Agustus, Unpad Bandung Bakal Mulai Pembelajaran Hybrid 

Arif Budianto · Rabu, 02 Juni 2021 - 10:08:00 WIB
Agustus, Unpad Bandung Bakal Mulai Pembelajaran Hybrid 
Calon mahasiswa mengikuti UTBK Unpad di Kampus Unpad dan UIN SGD Bandung. (Foto istimewa)

BANDUNG, iNews.id - Universitas Padjadjaran (Unpad) Bandung mulai akan menerapkan pembelajaran secara hybrid pada Agustus mendatang.
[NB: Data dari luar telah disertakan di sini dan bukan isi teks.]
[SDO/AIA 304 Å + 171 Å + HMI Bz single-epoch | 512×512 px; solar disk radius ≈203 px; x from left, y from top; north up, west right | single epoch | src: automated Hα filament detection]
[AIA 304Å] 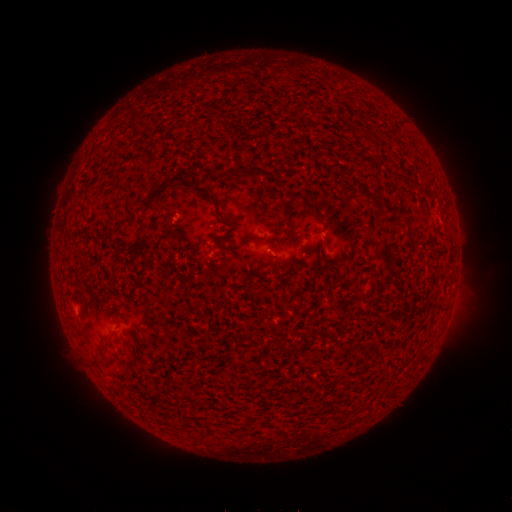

Saat ini, berbagai persiapan telah dilakukan agar pembelajaran tersebut bisa maksimal namun tidak menimbulkan klaster baru. 

Menurut Rektor Unpad Prof Rina Indiastuti, nantinya Universitas Padjadjaran akan menerapkan sistem pembelajaran berbasis hybrid. Semua kegiatan universitas, mulai dari pendidikan, riset, pengabdian, layanan, dan inovasi lain dilakukan secara hybrid, atau kombinasi fisik dengan teknologi.

Walau rencananya dibuka secara terbatas pada semester ganjil 2021/2022 mendatang, Unpad tetap menerapkan protokol kesehatan yang ketat. Rektor menjelaskan, ada sejumlah kriteria yang ditetapkan untuk membuka kegiatan pembelajaran tatap muka.

Kesediaan dosen pengampu, urgensi mata kuliah yang memerlukan kegiatan tatap muka, hingga kesediaan mahasiswa, kondisi kesehatan mahasiswa, dan izin orang tua menjadi beberapa kriteria yang ditetapkan sebelum menggelar pembelajaran tatap muka.

“Untuk mahasiswa dari luar kota dibolehkan selama kompetensi mata kuliahnya tidak bisa ditinggalkan, kemudian sehat dan ada izin orang tua,” kata Rektor dalam siaran persnya, Rabu (2/6/2021).

Untuk mendukung pembelajaran hybrid, sejumlah persiapan tengah dilakukan. Hal pertama yang dilakukan adalah memperbarui kurikulum pada tiap program studi. Seluruh prodi di Unpad sudah melakukan pembaruan kurikulum yang sudah berbasis outcome. Selain itu, kurikulum juga sudah mengakomodasi kebijakan Kampus Merdeka.

Persiapan selanjutnya mengecek infrastruktur. Infrastruktur ini akan mendukung proses pembelajaran hybrid optimal dilakukan. Selain infrastruktur pembelajaran, Unpad juga sudah menyiapkan fasilitas yang mendukung penerapan protokol kesehatan, di antaranya penyediaan sarana cuci tangan hingga rambu-rambu protokol kesehatan.